Le livre est désormais disponible sur Amazon et sur le blog

De sous-média nocif à Dixième Art, des salles d’arcade enfumées aux prestigieuses maisons de vente et aux musées d’art moderne, comment les jeux vidéo son devenus de véritables objets de collection ?

Au cours des prochains articles, nous allons mettre en évidence les différents phénomènes qui font des jeux vidéo des collectibles (de l’anglais : objet de collection). On peut distinguer un contexte riche en évènements qui contribuent à faire des jeux vidéo des pièces de collection. Nous allons mettre en évidence les décors historiques,structurels, culturels, conjoncturels, émotionnels qui posent un cadre favorable à l’éveil du collectionneur de jeux vidéo. Nous verrons aussi que le jeu vidéo en tant qu’objet, réunit tous les critères de l’objet de collection.

Dans cet article, nous allons observer le paysage historique et la conjoncture actuelle en analysant l’histoire du marché des jeux vidéo et ses récentes évolutions.

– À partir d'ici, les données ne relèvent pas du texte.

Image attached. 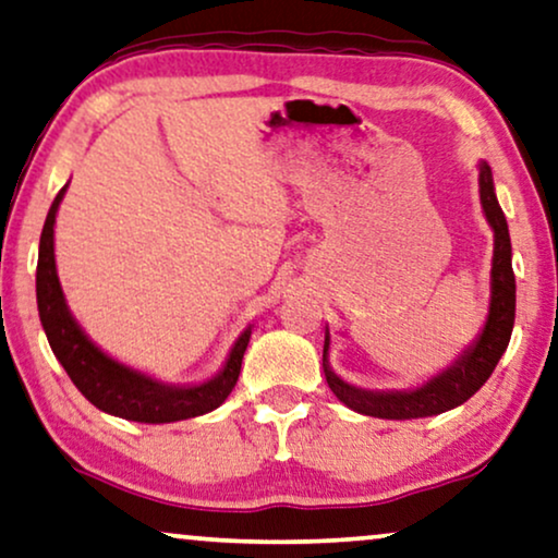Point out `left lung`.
<instances>
[{
  "mask_svg": "<svg viewBox=\"0 0 558 558\" xmlns=\"http://www.w3.org/2000/svg\"><path fill=\"white\" fill-rule=\"evenodd\" d=\"M480 198L485 217L495 232V257H493V301H489V316L485 324V331L474 349H470L454 367L441 373L434 380H428L423 388L411 392H367L360 388H352L344 380H339L331 373L329 365H324L326 383L333 390L341 403L352 408V411L362 415H375V418H426V415H436L451 408L462 405L470 400L493 369L500 362L505 349H508L512 324H515V272H512V250H510V234L508 221L497 204L495 185H493V170L487 162L480 166ZM329 352V333L324 339V360Z\"/></svg>",
  "mask_w": 558,
  "mask_h": 558,
  "instance_id": "left-lung-1",
  "label": "left lung"
}]
</instances>
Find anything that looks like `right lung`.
I'll use <instances>...</instances> for the list:
<instances>
[{
    "label": "right lung",
    "instance_id": "1",
    "mask_svg": "<svg viewBox=\"0 0 558 558\" xmlns=\"http://www.w3.org/2000/svg\"><path fill=\"white\" fill-rule=\"evenodd\" d=\"M63 193L65 185L58 191L56 202L48 211L46 227H43L35 288L37 311H40V322L50 341V349H53V354L58 356L65 373H69L73 385L99 411L140 423L183 421L219 408L236 385V377H240L242 369V356L250 344L252 331L247 329L236 341L221 375L204 385H196V388H168V385L155 383L150 377L119 365V362L104 354L99 347L88 341L86 333L71 318L63 301L61 283H58L53 225L58 204L63 202Z\"/></svg>",
    "mask_w": 558,
    "mask_h": 558
}]
</instances>
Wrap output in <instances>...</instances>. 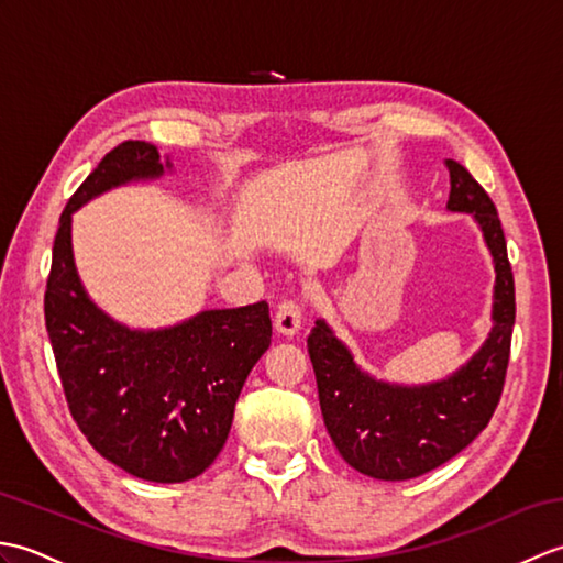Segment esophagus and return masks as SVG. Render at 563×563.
I'll return each mask as SVG.
<instances>
[{"label":"esophagus","instance_id":"esophagus-1","mask_svg":"<svg viewBox=\"0 0 563 563\" xmlns=\"http://www.w3.org/2000/svg\"><path fill=\"white\" fill-rule=\"evenodd\" d=\"M273 327L275 331L280 333V336H288L292 339L297 331L302 327V309L295 300H285L275 309V319H273Z\"/></svg>","mask_w":563,"mask_h":563}]
</instances>
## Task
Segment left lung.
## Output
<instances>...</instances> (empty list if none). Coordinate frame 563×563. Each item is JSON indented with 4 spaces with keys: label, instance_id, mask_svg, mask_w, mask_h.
Masks as SVG:
<instances>
[{
    "label": "left lung",
    "instance_id": "left-lung-1",
    "mask_svg": "<svg viewBox=\"0 0 563 563\" xmlns=\"http://www.w3.org/2000/svg\"><path fill=\"white\" fill-rule=\"evenodd\" d=\"M450 172V212L472 214L492 251L494 327L472 361L430 385H389L353 361L324 319L307 339L321 416L333 445L353 470L382 482L416 479L462 452L492 421L504 391L516 324V283L494 200L460 162Z\"/></svg>",
    "mask_w": 563,
    "mask_h": 563
}]
</instances>
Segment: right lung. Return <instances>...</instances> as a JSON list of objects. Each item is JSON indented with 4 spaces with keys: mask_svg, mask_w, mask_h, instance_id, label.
Returning <instances> with one entry per match:
<instances>
[{
    "mask_svg": "<svg viewBox=\"0 0 563 563\" xmlns=\"http://www.w3.org/2000/svg\"><path fill=\"white\" fill-rule=\"evenodd\" d=\"M166 169L172 162L157 147L128 140L84 178L59 214L45 329L69 413L91 448L137 479L178 484L206 472L224 448L239 391L273 329L266 302L208 309L157 331L128 329L91 302L71 254V212Z\"/></svg>",
    "mask_w": 563,
    "mask_h": 563,
    "instance_id": "1",
    "label": "right lung"
}]
</instances>
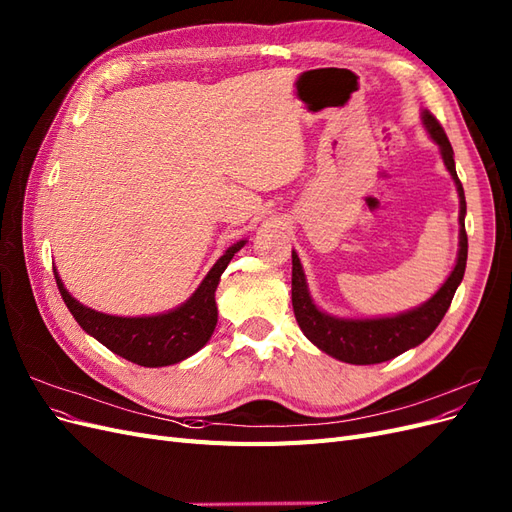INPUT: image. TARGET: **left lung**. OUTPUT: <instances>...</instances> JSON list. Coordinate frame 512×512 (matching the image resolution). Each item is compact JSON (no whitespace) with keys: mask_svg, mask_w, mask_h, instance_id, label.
<instances>
[{"mask_svg":"<svg viewBox=\"0 0 512 512\" xmlns=\"http://www.w3.org/2000/svg\"><path fill=\"white\" fill-rule=\"evenodd\" d=\"M421 121L433 143L440 147V156L455 188L459 194V252L455 267L446 282L436 290L431 299L418 307L408 309L395 316H378V318H342L331 316L316 305L307 288L305 271L297 252L292 250V309L297 316L303 335L318 346L322 352L337 361L350 365H374L391 361L401 352L416 348L436 331L440 320L444 318L446 309L451 307L455 290L466 273L468 260V235H466V194L457 177L453 147L448 138L429 111L421 113Z\"/></svg>","mask_w":512,"mask_h":512,"instance_id":"obj_1","label":"left lung"}]
</instances>
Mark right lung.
Returning a JSON list of instances; mask_svg holds the SVG:
<instances>
[{"mask_svg":"<svg viewBox=\"0 0 512 512\" xmlns=\"http://www.w3.org/2000/svg\"><path fill=\"white\" fill-rule=\"evenodd\" d=\"M247 241L232 243L209 269L192 297L156 316H111L76 301L53 267L57 288L81 329L102 346L141 367H166L188 359L203 348L218 324L215 290L228 262Z\"/></svg>","mask_w":512,"mask_h":512,"instance_id":"right-lung-1","label":"right lung"}]
</instances>
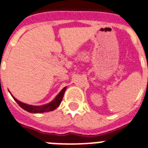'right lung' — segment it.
<instances>
[{
    "instance_id": "obj_1",
    "label": "right lung",
    "mask_w": 148,
    "mask_h": 148,
    "mask_svg": "<svg viewBox=\"0 0 148 148\" xmlns=\"http://www.w3.org/2000/svg\"><path fill=\"white\" fill-rule=\"evenodd\" d=\"M66 87L64 88L61 90L59 94L57 95V97L53 99V101L50 102V103H47V104H45V105H40V106H34V105H30V104H27V103H22L21 101H19L18 100L15 98L14 96H13L11 94V96L13 97V98L14 99V101L17 102L19 106L21 108H23L24 110H27V112L30 113H44V112H48V111H51V110H55L56 108H58V106L60 105V103H61V101H62V98L64 97V95L65 90H66Z\"/></svg>"
}]
</instances>
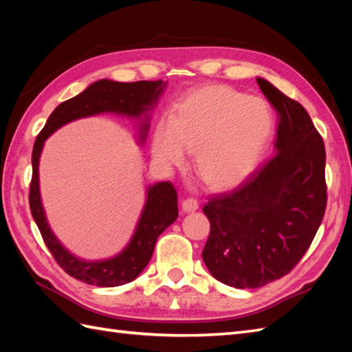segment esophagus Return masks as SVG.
<instances>
[{"instance_id": "1", "label": "esophagus", "mask_w": 352, "mask_h": 352, "mask_svg": "<svg viewBox=\"0 0 352 352\" xmlns=\"http://www.w3.org/2000/svg\"><path fill=\"white\" fill-rule=\"evenodd\" d=\"M198 207H199V204H198V201L195 198H186L183 201V204H182V208H183L184 213L195 212V210H198Z\"/></svg>"}]
</instances>
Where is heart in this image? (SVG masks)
Masks as SVG:
<instances>
[{
	"mask_svg": "<svg viewBox=\"0 0 352 352\" xmlns=\"http://www.w3.org/2000/svg\"><path fill=\"white\" fill-rule=\"evenodd\" d=\"M274 130L265 100L228 86L208 85L190 92L157 122L151 154L162 166H193L213 190L237 188L257 168Z\"/></svg>",
	"mask_w": 352,
	"mask_h": 352,
	"instance_id": "1",
	"label": "heart"
}]
</instances>
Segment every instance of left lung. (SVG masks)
Wrapping results in <instances>:
<instances>
[{
    "label": "left lung",
    "instance_id": "1",
    "mask_svg": "<svg viewBox=\"0 0 352 352\" xmlns=\"http://www.w3.org/2000/svg\"><path fill=\"white\" fill-rule=\"evenodd\" d=\"M257 85L278 125L275 154L203 212L210 236L203 260L216 280L257 289L289 274L309 250L327 206L325 146L307 111L267 80Z\"/></svg>",
    "mask_w": 352,
    "mask_h": 352
}]
</instances>
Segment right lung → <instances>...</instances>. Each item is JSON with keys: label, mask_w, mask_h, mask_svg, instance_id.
<instances>
[{"label": "right lung", "mask_w": 352, "mask_h": 352, "mask_svg": "<svg viewBox=\"0 0 352 352\" xmlns=\"http://www.w3.org/2000/svg\"><path fill=\"white\" fill-rule=\"evenodd\" d=\"M166 85L168 81L162 80L134 81V83H121L107 78L95 81L77 96L58 104L34 142L30 210L52 257L66 274L86 284L98 287L122 286L133 281L144 271L153 256L157 237L178 218L177 190L169 182L148 186L145 206L125 248L110 258L83 260L65 248L57 236L52 233L45 216L39 189V160L45 140L60 126L77 119L115 113L136 119L139 129L138 144L144 145L148 136L151 111L159 102Z\"/></svg>", "instance_id": "right-lung-1"}]
</instances>
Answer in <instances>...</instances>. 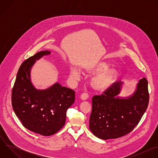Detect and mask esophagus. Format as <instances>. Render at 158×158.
Instances as JSON below:
<instances>
[{
  "label": "esophagus",
  "mask_w": 158,
  "mask_h": 158,
  "mask_svg": "<svg viewBox=\"0 0 158 158\" xmlns=\"http://www.w3.org/2000/svg\"><path fill=\"white\" fill-rule=\"evenodd\" d=\"M89 98V94L86 93H84L81 95V98L82 100H86Z\"/></svg>",
  "instance_id": "esophagus-1"
}]
</instances>
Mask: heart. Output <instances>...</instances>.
<instances>
[{"mask_svg":"<svg viewBox=\"0 0 158 158\" xmlns=\"http://www.w3.org/2000/svg\"><path fill=\"white\" fill-rule=\"evenodd\" d=\"M107 67V64L106 62H100L92 67L94 70L101 71L93 76L91 79V85L98 90H104L107 88L116 75L114 70L106 69ZM70 77L72 80L77 81L80 78V72L76 68H72L70 71Z\"/></svg>","mask_w":158,"mask_h":158,"instance_id":"1","label":"heart"}]
</instances>
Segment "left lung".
<instances>
[{
    "mask_svg": "<svg viewBox=\"0 0 158 158\" xmlns=\"http://www.w3.org/2000/svg\"><path fill=\"white\" fill-rule=\"evenodd\" d=\"M123 84L118 81L103 94L93 98L89 128L100 139L125 136L138 124L147 109L149 99L147 79H140L133 94L126 98L118 97Z\"/></svg>",
    "mask_w": 158,
    "mask_h": 158,
    "instance_id": "1",
    "label": "left lung"
}]
</instances>
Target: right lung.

Le jeu vidéo : une industrie encore jeune

Le jeu vidéo a 35 ans. Et bien qu’il soit possible de remonter plus loin dans l’Histoire pour affirmer que le jeu vidéo est plus ancien, les jeux vidéo, tels que vous et moi les connaissons, sont nés avec l’Atari 2600. Certains remonteront en 1972 en vous parlant de l’Odyssey de Magnavox, d’autres iront plus loin dans les années 1950 en vous parlant de Ralph Bear, moi je vous parle d’une date précise : celle à laquelle le jeu vidéo a connu sa première démocratisation, grâce à la firme Atari en 1977-78.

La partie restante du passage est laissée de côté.